読む文章.
——————————
はじめに
- ESP32-CAMを使って物体認識させる、っていう面白そうな記事を見つけたので、自分でもやってみた。
- 他にも「ESP32-CAM単体でTensorflow LiteでFashion Mnistを動かす」ってのもあってやってみたけど、流石に単体では制約がキツい。
- こっちはESP32-CAMを動画配信ページを提供するWEBサーバとして使い、検出は接続したスマホやPC側で行うので様々な物体が認識できる。
- 使うモデルはCOCO-SSD model。
- 人、乗り物、動物など80クラスの分類ができるらしい。
VSCode & PlatformIOでプロジェクトを作成
- ボード名は
AI Thinker ESP32-CAM
-
platformio.ini
は以下で作成
[env:esp32cam]
platform = espressif32
board = esp32cam
framework = arduino
ESP32-CAMと接続
- USB/TTLシリアルコンバーターを使った接続方法などは、以下の記事を参照。
HTML&Javascript
- 何故かそのままだとsafariでもchromeでもJavascriptが動かなかったので、何箇所か自分で書き換えた。
- やってることはこんな感じ。
——————————
(データファイルの一部)
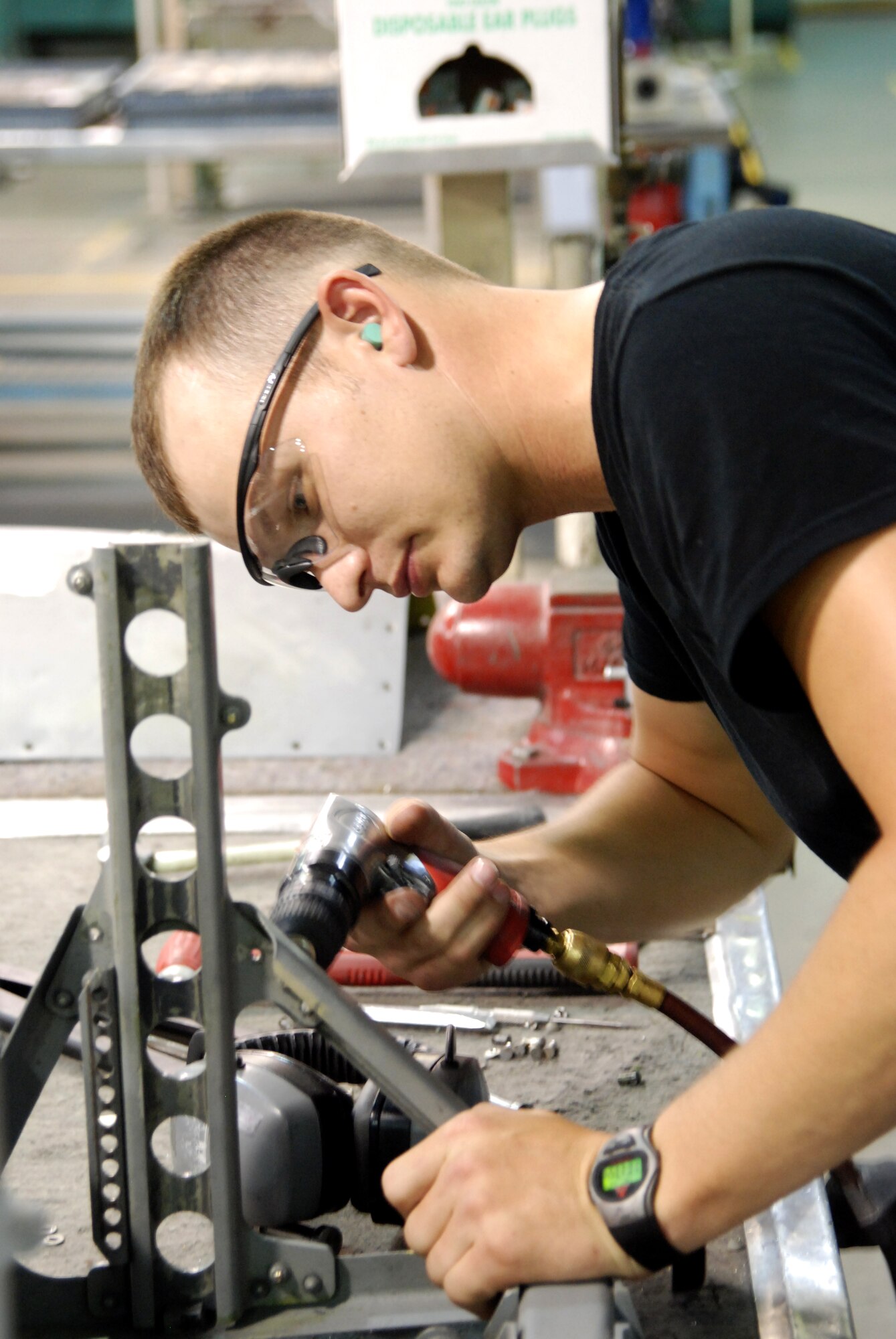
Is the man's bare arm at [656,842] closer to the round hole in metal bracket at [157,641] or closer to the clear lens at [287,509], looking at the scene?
the clear lens at [287,509]

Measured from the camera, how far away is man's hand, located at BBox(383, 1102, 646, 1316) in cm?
87

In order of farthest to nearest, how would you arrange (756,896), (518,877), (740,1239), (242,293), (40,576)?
(40,576) < (756,896) < (518,877) < (740,1239) < (242,293)

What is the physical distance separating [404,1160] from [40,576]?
153 cm

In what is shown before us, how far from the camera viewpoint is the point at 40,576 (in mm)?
2244

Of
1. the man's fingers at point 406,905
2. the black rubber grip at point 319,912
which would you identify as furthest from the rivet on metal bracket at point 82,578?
the man's fingers at point 406,905

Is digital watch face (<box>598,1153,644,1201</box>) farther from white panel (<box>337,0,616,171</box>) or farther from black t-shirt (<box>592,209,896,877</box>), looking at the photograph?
white panel (<box>337,0,616,171</box>)

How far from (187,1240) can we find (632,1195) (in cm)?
46

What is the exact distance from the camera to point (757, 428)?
2.51ft

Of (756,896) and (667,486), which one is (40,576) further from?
(667,486)

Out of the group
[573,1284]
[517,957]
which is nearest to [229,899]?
[573,1284]

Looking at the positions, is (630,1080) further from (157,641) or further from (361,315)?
(157,641)

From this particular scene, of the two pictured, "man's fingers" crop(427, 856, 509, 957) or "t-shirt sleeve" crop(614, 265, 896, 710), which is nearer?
"t-shirt sleeve" crop(614, 265, 896, 710)

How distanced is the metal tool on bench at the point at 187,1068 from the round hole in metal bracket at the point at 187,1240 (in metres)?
0.06

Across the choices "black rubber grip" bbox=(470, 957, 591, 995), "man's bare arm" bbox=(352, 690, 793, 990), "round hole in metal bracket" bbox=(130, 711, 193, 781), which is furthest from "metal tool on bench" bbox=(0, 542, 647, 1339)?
"round hole in metal bracket" bbox=(130, 711, 193, 781)
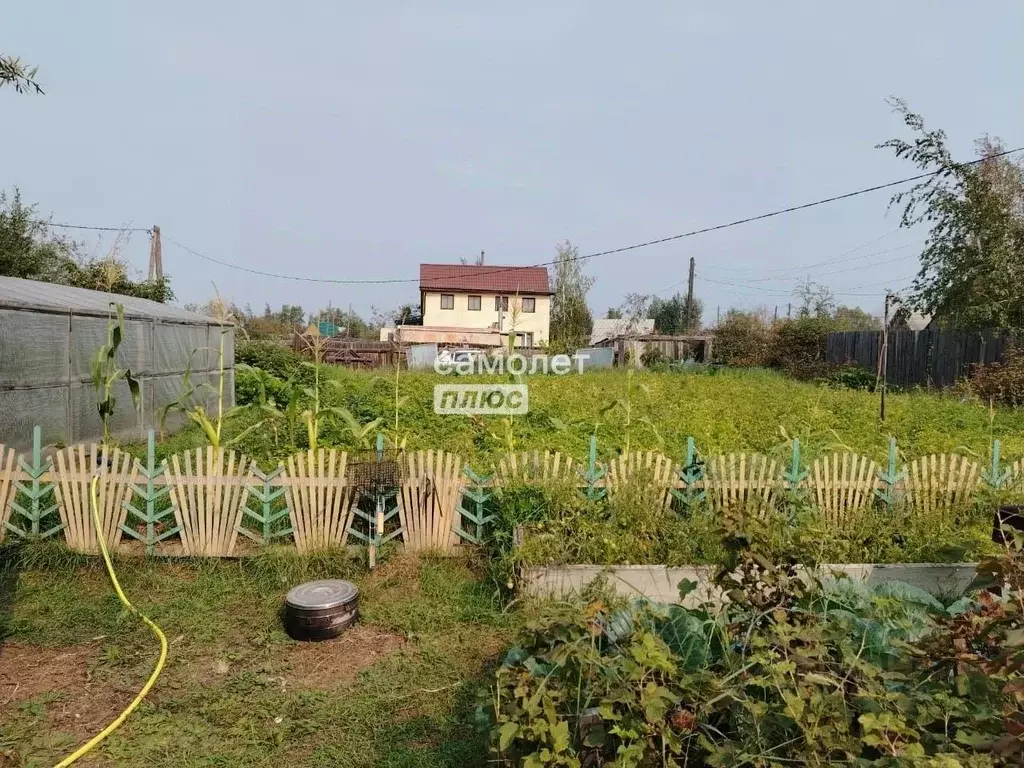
——————————
作業の指示.
1. ESP32-CAMによる物体認識の文章では、使用するモデルは何ですか。
2. ESP32-CAMによる物体認識の文章を、最後の文の後から書き継いでください。

課題ごとの回答.
1. COCO-SSD modelです。

2.
- TensorflowのJSライブラリのロード
- COCO-SSDモデルのロード
- ESP32-CAMのビデオストリームへのモデル適用と結果の表示
ts.html
<!DOCTYPE html>
<html lang="en">
<head>
<title>
Multiple object detection using pre trained model in TensorFlow.js
</title>
<meta charset="utf-8" />
<meta http-equiv="X-UA-Compatible" content="IE=edge" />
<meta name="viewport" content="width=device-width, initial-scale=1" />
<style>
img {
display: block;
}
.camView {
position: relative;
float: left;
width: calc(100% - 20px);
margin: 10px;
cursor: pointer;
}
.camView p {
position: absolute;
padding: 5px;
background-color: rgba(255, 111, 0, 0.85);
color: #FFF;
border: 1px dashed rgba(255, 255, 255, 0.7);
z-index: 2;
font-size: 12px;
}
.highlighter {
background: rgba(0, 255, 0, 0.25);
border: 1px dashed #fff;
z-index: 1;
position: absolute;
}
</style>
</head>
<body>
<h1>ESP32 TensorFlow.js - Object Detection</h1>
<p>
Wait for the model to load before clicking the button to enable the webcam
- at which point it will become visible to use.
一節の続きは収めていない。